Analysis and Recommendations, Scheduling Threads

40555 Rev. 3.00 June 2006	Performance Guidelines for AMD Athlon™ 64 and AMD Opteron™
	ccNUMA Multiprocessor Systems

Chapter 3 Analysis and Recommendations

This section lays out recommendations to developers. Several of these recommendations are accompanied by empirical results collected from test cases with analysis, as applicable.

In addition to making recommendations for performance improvement, this section clarifies some of the common perceptions developers have about performance on AMD ccNUMA systems and, at the same time, reveals the impact of low level system resources on performance. The extent of the impact of these resources on the performance of any given application depends on the nature of the application. The goal is to help developers think like the machine when interpreting “counter intuitive” behavior while performance tuning.

While all analysis and recommendations are made with reference to the context of threads, they can also be applied to processes.

3.1Scheduling Threads

Scheduling multiple threads across nodes and cores of a system is complicated by a number of factors:

•Whether the system is idle.

•Whether multiple threads access independent data.

•Whether multiple threads access shared data.

3.1.1Multiple Threads-Independent Data

When scheduling multiple threads which access independent data on an idle system, it is preferable first to schedule the threads to an idle core of each node until all nodes are exhausted and then schedule the other idle core of each node. In other words, schedule using node major order first, followed by core major order. This is the suggested policy for a ccNUMA aware operating system on an AMD dual-core multiprocessor system.

For example, when scheduling threads, which access independent data, on the dual-core Quartet, scheduling the threads in the following order is recommended:

•Core 0 on node 0, node 1, node 2 and node 3 in any order

•Core 1 on node 0, node 1, node 2 and node 3 in any order

The two cores on each node of the dual-core AMD Opteron™ processor share the Northbridge resources, which include the memory controller and the physical memory that is connected to that node.
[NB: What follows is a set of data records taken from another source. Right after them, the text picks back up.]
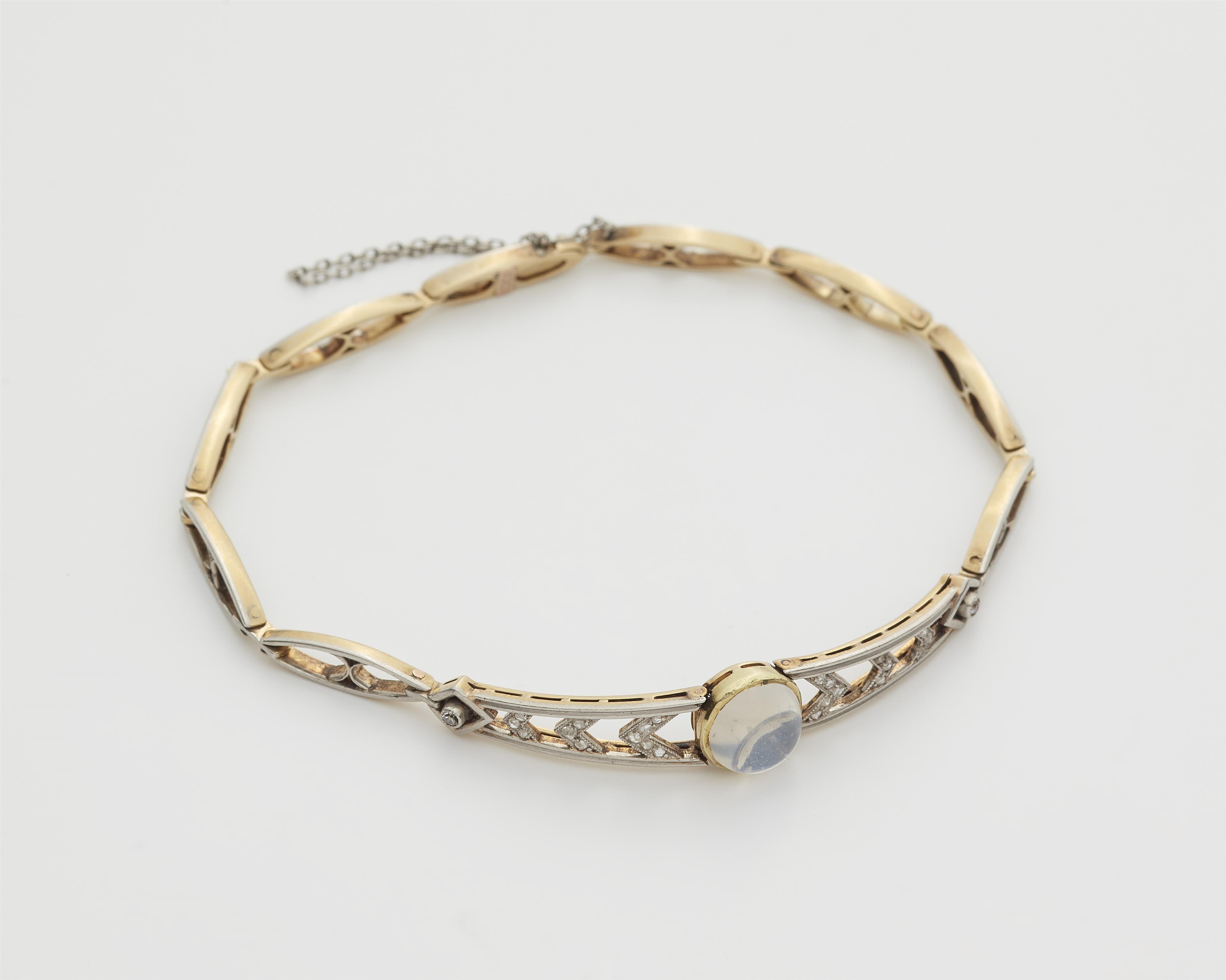 A delicate 14k gold platinum diamond and moonstone bracelet. - image-1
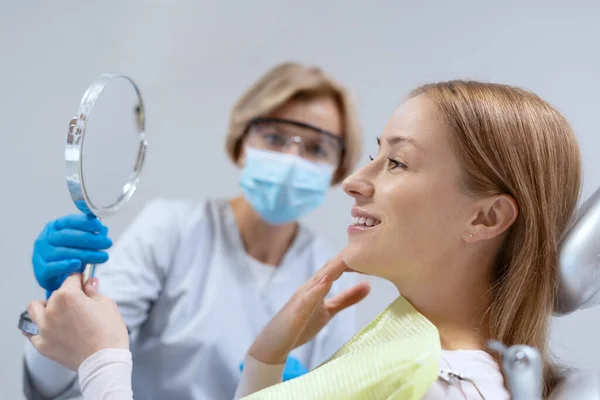 面带微笑的女人在牙医预约时照镜子的侧视图 口服药的概念 Caries Prevention Treatment 牙齿美白或刷牙 — 图库照片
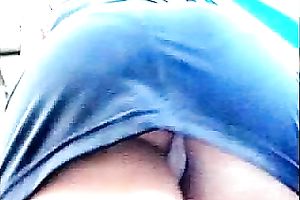 Upskirt outdoor scene with a cute honey wearing a miniskirt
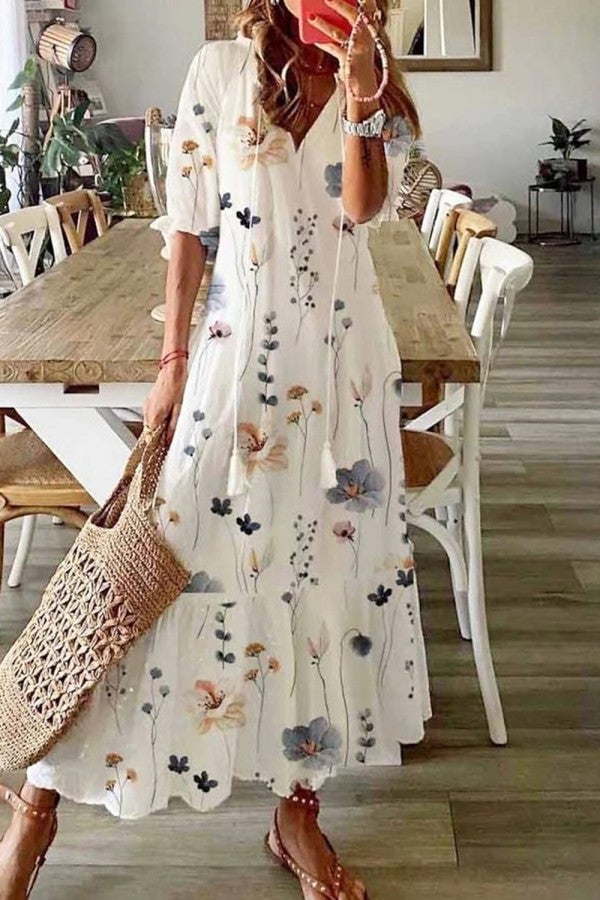 Woman wearing a watercolor floral print V-neck tassel maxi dress with ruffled hem and 3/4 flounce sleeves in floral white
The main motivation for this recommendation is to avoid overloading the resources on a single node, while leaving the resources on the rest of the system unused—in other words load balancing.

Chapter 3 Analysis and Recommendations

64 specifications

AMD64 is a 64-bit architecture developed by Advanced Micro Devices (AMD) as an extension of the x86 architecture. Introduced in the early 2000s, it aimed to offer enhanced performance and capabilities to powering modern computing systems. One of the main features of AMD64 is its ability to address a significantly larger amount of memory compared to its 32-bit predecessors. While the old x86 architecture was limited to 4 GB of RAM, AMD64 can theoretically support up to 16 exabytes of memory, making it ideal for applications requiring large datasets, such as scientific computing and complex simulations.

Another key characteristic of AMD64 is its support for backward compatibility. This means that it can run existing 32-bit applications seamlessly, allowing users to upgrade their hardware without losing access to their existing software libraries. This backward compatibility is achieved through a mode known as Compatibility Mode, enabling users to benefit from both newer 64-bit applications and older 32-bit applications.

AMD64 also incorporates several advanced technologies to optimize performance. One such technology is the support for multiple cores and simultaneous multithreading (SMT). This allows processors to handle multiple threads concurrently, improving overall performance, especially in multi-tasking and multi-threaded applications. With the rise of multi-core processors, AMD64 has gained traction in both consumer and enterprise markets, providing users with an efficient computing experience.

Additionally, AMD64 supports advanced vector extensions (AVX), which enhance the capability of processors to perform single instruction, multiple data (SIMD) operations. This is particularly beneficial for tasks such as video encoding, scientific simulations, and cryptography, allowing these processes to be executed much faster, thereby increasing overall throughput.

Security features are also integrated within AMD64 architecture. Technologies like AMD Secure Execution and Secure Memory Encryption help protect sensitive data and provide an enhanced security environment for virtualized systems.

In summary, AMD64 is a powerful and versatile architecture that extends the capabilities of x86, offering enhanced memory addressing, backward compatibility, multi-core processing, vector extensions, and robust security features. These innovations have positioned AMD as a strong competitor in the computing landscape, catering to the demands of modern users and applications. The continuous evolution of AMD64 technology demonstrates AMD's commitment to pushing the boundaries of computing performance and efficiency.